WHAT YOU ARE ASKED TO DO >>
Look below for the line with "United States, site lebec_CA-18." and the line with "common name: rabbits and hares". Copy exactly those two lines and every line between, but not the pictures.

Collected data
>>

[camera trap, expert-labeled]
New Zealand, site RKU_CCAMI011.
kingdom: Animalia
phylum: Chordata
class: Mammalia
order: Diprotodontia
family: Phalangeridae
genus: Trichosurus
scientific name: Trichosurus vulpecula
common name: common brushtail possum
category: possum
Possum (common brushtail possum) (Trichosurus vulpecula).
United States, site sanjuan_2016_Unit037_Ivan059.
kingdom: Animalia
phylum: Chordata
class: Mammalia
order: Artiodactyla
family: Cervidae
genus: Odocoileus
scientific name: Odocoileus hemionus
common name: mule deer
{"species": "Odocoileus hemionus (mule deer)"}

<<
>>

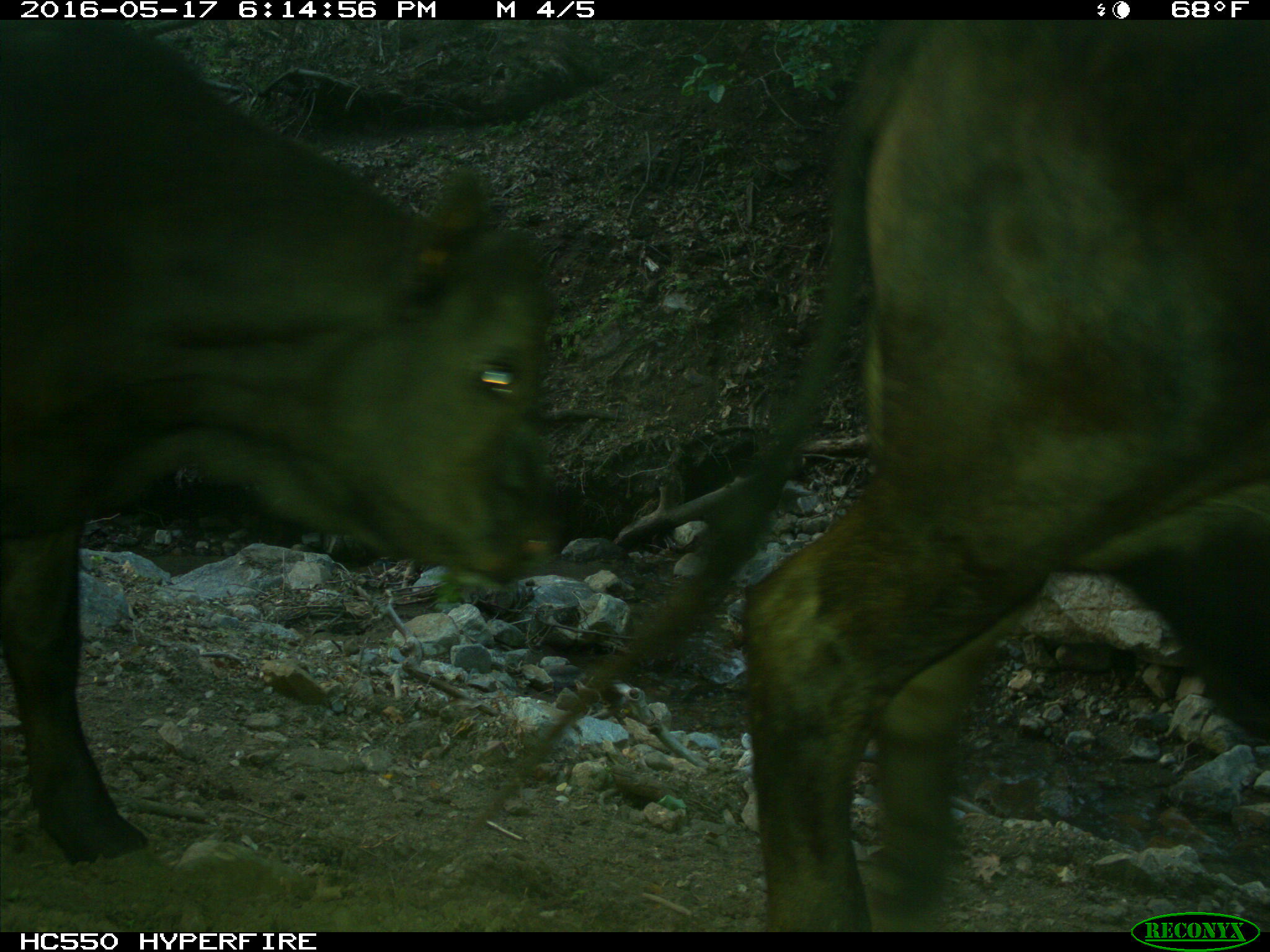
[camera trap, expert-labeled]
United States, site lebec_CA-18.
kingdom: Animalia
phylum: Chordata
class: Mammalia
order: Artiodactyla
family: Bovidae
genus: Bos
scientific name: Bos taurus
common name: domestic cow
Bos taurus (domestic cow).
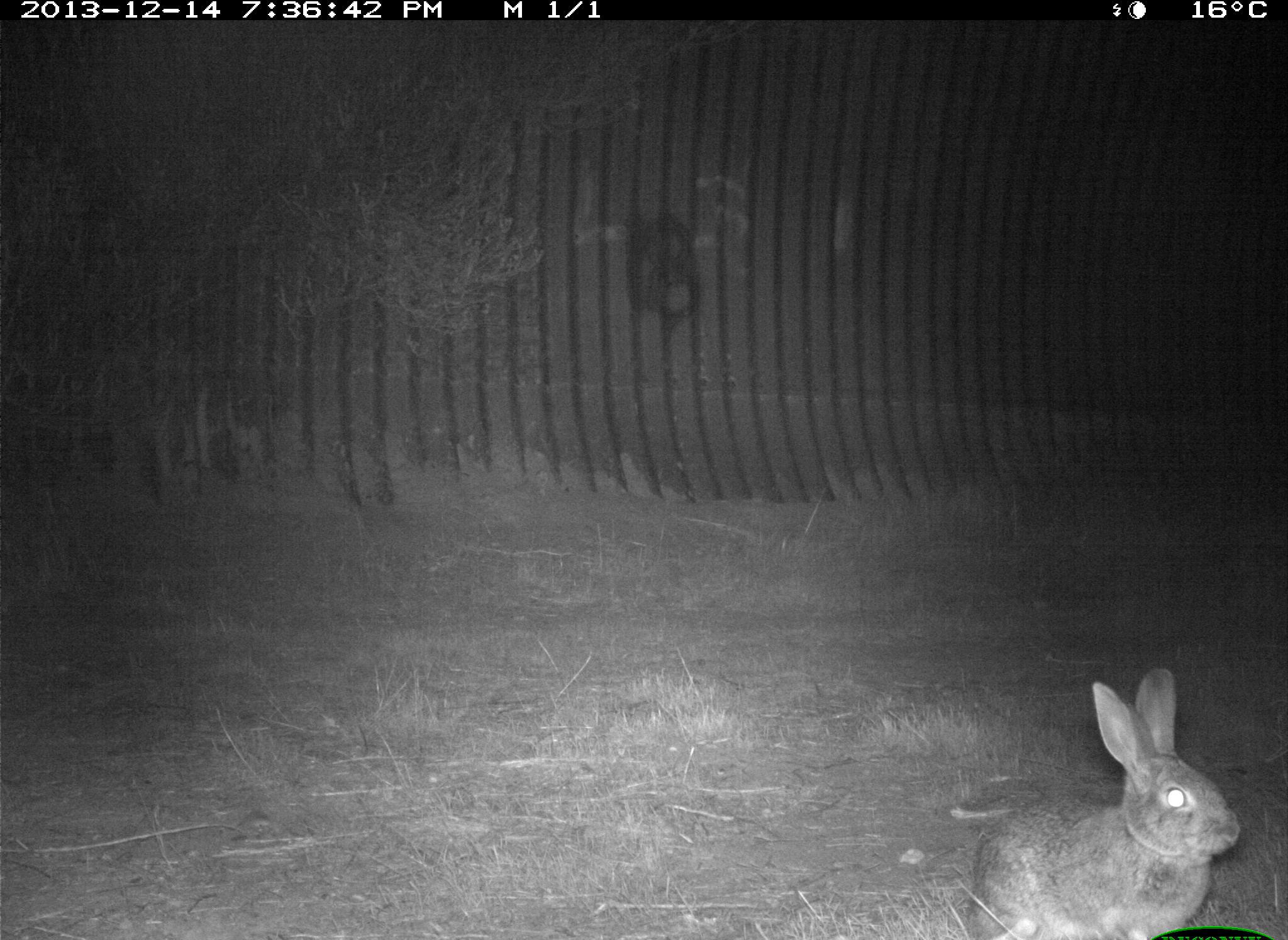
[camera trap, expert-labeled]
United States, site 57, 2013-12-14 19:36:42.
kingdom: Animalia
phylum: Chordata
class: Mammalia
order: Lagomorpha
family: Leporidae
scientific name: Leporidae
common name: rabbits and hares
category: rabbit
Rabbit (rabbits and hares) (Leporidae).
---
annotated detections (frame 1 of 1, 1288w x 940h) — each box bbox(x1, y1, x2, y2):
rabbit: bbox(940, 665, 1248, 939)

<<

EXERCISE SOLUTION >>
United States, site lebec_CA-18.
kingdom: Animalia
phylum: Chordata
class: Mammalia
order: Artiodactyla
family: Bovidae
genus: Bos
scientific name: Bos taurus
common name: domestic cow
Bos taurus (domestic cow).
[camera trap, expert-labeled]
United States, site 57, 2013-12-14 19:36:42.
kingdom: Animalia
phylum: Chordata
class: Mammalia
order: Lagomorpha
family: Leporidae
scientific name: Leporidae
common name: rabbits and hares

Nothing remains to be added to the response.